There are no homes for rent in Fallon. Don't ask me why. So military families are being forced to either live in small base housing or buy. So we invested [insert petrified emoji] again in a place off "the loneliest road in America." The acre is ours so that's nice. But the house is mint green.

No second car yet. We don't have any energy left after voting and packing and unpacking and packing and unpacking and updating our giant password document. Plus, I'd rather spend that time catching up on AMC's The Night Manager and HBO NOW. Plus-plus, the rental car we have (thanks, Navy) in addition to our truck we drove south is really showing me I've been highly underestimating full-size sedans and need to reevaluate.

At least San Diego has happened. For nearly three months. Another beachfront base hotel and breakfast every day. A weird, tall water fountain toy for kids. A playground. Burritos every night. It's just a matter of time till I start feeling guilty or the family suite feels small.

We're here 'cause Cary's learning the MH-60 S(ierra). He was on the MH-60 R(omeo) before. All this means is there are less gadgets and computers, more room for riders and supplies. His humane work schedule will hopefully continue once he returns to his search-and-rescue team in Fallon, where he'll be the Longhorns' safety officer (thanks, Florida) and fly around mountainsides, rescuing hikers and ejected jet pilots.

I feel windblown and drained after that sea tour. I can't imagine how Cary feels. Where did this hard worker come from? In college, I could barely get him to do his part of our sociology project on time. Now all I want to do is somehow get the job designing Google's word art of the day. In my mind, that person is basically owner of the most impression-making art in the world and gets to doodle on random days throughout the year.


On the brink of this shore tour, I already miss Japan's clean, safe, tidy, techy, small life. I miss my old job, the guy that dyed my hair weird colors, our house, our tall teeny-weeny minivan. Sushi will never be the same. I have no deployment trump card anymore. Relationships back home are more complicated in a way different from overseas wives clubs and the solitary, mundane days of just Jules, Butters and I. But there's no geographical solution to your problems, said Tony Soprano.

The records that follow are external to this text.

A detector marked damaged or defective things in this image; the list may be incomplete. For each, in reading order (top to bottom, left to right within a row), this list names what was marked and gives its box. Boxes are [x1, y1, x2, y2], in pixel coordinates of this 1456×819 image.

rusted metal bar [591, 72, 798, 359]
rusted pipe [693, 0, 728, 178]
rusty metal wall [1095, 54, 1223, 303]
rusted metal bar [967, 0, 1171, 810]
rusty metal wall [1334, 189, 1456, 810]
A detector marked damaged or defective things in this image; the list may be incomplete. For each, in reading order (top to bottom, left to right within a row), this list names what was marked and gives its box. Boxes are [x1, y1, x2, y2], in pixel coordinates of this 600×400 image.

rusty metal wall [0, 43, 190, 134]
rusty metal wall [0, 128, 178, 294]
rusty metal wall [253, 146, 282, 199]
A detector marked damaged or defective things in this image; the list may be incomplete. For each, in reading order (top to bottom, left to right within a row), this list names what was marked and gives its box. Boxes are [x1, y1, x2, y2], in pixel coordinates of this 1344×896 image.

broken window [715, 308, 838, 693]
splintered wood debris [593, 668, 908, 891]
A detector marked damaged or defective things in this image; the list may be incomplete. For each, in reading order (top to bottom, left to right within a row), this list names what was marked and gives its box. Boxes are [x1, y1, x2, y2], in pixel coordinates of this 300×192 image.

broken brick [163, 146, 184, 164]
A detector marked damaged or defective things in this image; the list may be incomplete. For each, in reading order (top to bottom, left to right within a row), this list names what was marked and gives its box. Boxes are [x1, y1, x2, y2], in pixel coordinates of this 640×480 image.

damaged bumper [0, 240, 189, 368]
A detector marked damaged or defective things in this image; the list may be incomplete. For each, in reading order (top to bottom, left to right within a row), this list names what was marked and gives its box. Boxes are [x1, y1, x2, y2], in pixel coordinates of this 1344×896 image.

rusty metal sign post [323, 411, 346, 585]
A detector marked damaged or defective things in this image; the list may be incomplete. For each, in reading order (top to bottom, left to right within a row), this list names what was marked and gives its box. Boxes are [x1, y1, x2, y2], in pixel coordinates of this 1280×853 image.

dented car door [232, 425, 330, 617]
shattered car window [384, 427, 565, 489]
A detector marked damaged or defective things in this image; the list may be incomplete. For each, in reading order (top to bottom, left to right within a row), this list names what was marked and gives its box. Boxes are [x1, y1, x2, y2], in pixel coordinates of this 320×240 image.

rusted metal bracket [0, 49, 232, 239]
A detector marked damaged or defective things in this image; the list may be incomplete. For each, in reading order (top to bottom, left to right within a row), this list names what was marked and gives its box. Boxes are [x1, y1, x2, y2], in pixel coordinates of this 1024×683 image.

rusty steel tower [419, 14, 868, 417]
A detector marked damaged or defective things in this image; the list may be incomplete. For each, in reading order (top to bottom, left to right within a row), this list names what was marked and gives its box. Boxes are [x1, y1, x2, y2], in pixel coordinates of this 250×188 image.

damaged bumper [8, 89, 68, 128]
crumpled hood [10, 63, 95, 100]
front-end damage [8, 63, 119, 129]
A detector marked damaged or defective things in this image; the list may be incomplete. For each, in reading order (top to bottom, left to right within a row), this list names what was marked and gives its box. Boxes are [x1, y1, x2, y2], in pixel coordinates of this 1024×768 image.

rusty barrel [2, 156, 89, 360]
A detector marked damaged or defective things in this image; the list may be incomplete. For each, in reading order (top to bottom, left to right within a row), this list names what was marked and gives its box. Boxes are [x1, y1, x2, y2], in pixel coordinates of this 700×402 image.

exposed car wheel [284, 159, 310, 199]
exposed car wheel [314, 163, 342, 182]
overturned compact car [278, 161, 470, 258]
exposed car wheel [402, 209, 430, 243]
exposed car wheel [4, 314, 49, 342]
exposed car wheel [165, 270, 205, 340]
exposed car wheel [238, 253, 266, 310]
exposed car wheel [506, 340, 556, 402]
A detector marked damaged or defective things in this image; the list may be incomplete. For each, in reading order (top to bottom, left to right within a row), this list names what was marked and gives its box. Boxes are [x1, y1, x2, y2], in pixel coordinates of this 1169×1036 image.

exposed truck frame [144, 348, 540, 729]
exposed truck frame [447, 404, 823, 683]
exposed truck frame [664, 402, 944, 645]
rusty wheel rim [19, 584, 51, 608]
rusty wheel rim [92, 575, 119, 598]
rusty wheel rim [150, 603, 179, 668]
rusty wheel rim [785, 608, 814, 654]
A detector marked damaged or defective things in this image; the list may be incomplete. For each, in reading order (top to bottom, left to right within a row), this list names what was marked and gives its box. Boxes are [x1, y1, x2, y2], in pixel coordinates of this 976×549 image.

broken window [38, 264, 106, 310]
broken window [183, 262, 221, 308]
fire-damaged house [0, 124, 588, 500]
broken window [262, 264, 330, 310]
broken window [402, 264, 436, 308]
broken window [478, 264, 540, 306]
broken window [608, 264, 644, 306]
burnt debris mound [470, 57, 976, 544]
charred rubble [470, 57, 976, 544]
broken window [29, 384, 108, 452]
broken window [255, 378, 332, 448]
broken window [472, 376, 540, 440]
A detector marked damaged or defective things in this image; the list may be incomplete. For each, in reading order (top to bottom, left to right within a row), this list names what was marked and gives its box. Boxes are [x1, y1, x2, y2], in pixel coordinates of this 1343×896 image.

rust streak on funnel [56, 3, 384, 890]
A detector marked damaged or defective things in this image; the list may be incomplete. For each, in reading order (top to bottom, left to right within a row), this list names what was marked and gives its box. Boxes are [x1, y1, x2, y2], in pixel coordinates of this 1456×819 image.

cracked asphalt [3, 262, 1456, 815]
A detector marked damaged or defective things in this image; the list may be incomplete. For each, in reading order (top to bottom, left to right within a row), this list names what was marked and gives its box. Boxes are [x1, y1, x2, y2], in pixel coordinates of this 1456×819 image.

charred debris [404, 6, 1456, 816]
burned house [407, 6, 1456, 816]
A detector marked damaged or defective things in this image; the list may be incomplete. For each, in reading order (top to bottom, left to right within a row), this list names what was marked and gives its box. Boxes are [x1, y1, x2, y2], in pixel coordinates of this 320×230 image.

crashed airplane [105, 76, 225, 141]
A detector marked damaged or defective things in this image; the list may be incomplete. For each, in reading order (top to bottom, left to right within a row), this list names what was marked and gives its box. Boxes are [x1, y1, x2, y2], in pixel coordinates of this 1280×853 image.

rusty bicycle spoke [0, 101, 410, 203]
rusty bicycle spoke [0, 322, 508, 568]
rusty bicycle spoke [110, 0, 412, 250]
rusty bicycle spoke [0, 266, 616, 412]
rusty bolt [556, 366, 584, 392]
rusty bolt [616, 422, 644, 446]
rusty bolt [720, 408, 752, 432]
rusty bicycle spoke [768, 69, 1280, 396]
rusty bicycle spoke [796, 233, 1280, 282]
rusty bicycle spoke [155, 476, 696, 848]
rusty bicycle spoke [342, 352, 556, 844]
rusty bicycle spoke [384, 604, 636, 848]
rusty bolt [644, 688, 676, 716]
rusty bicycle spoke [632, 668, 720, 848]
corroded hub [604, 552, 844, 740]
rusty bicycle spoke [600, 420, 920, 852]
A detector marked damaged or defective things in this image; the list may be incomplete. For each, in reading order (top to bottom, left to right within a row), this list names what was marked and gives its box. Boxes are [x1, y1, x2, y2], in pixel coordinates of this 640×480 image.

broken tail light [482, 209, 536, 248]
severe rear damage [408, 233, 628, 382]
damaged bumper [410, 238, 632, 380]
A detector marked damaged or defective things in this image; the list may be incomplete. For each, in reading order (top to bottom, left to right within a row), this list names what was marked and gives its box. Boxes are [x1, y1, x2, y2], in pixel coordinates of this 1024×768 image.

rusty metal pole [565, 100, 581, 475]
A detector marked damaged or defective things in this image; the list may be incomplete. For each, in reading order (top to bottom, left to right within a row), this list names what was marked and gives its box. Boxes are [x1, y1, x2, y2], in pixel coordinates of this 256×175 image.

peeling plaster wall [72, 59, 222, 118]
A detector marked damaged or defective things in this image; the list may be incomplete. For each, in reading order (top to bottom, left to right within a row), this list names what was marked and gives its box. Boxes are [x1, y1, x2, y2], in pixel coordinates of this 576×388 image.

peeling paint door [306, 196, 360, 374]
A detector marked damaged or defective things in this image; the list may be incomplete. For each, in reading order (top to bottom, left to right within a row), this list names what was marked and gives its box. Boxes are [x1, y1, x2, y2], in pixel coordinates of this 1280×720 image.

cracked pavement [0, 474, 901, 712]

I can feel my neck getting sunburnt again as I sit in my office, the Fashion Valley food court that isn't far from Jules' daycare, working remotely to barely pay that bill. None of the stores are open but Starbucks and Apple. Soon there will be shallow conversations and crying babies, outfits to admire when I look up. I will struggle to eat my bag of trail mix instead of buying a meal, to stay phone-interviewing and typing instead of seeing a movie or roaming Forever 21. I pull my hood up. It's too chilly in the shade.

Cary says I need routine more than Jules. Maybe that's because I can't count on anything in this life we created for ourselves. I'll take control where I can get it. But I was always like this, as well as lazy and apt to write things down.

This is a life, I have to keep pinching myself, that's a dream come true – even if it's not anyone else's. I checked some big typical boxes getting married young, taking in a yellow lab, having a kid and engaging in social media. But ta da, now we get to shake things up again as helicopter pilot and newspaper reporter – one whose on staff with a real desk and real live coworkers, as well as a self-proclaimed writer-in-residence in my own house that looks like a stick of spearmint gum lying lonely in a field. Such a strange American dream.

"To right now," he toasts on our first night in Fallon, in the basement of a nice Mexican restaurant on the refurbished downtown's Main Street. Jules munches on her chip and watches us. Feet pass by the windows overhead, and the sun is dipping, turning the warm desert day into its cold night. He's right. So aggravating.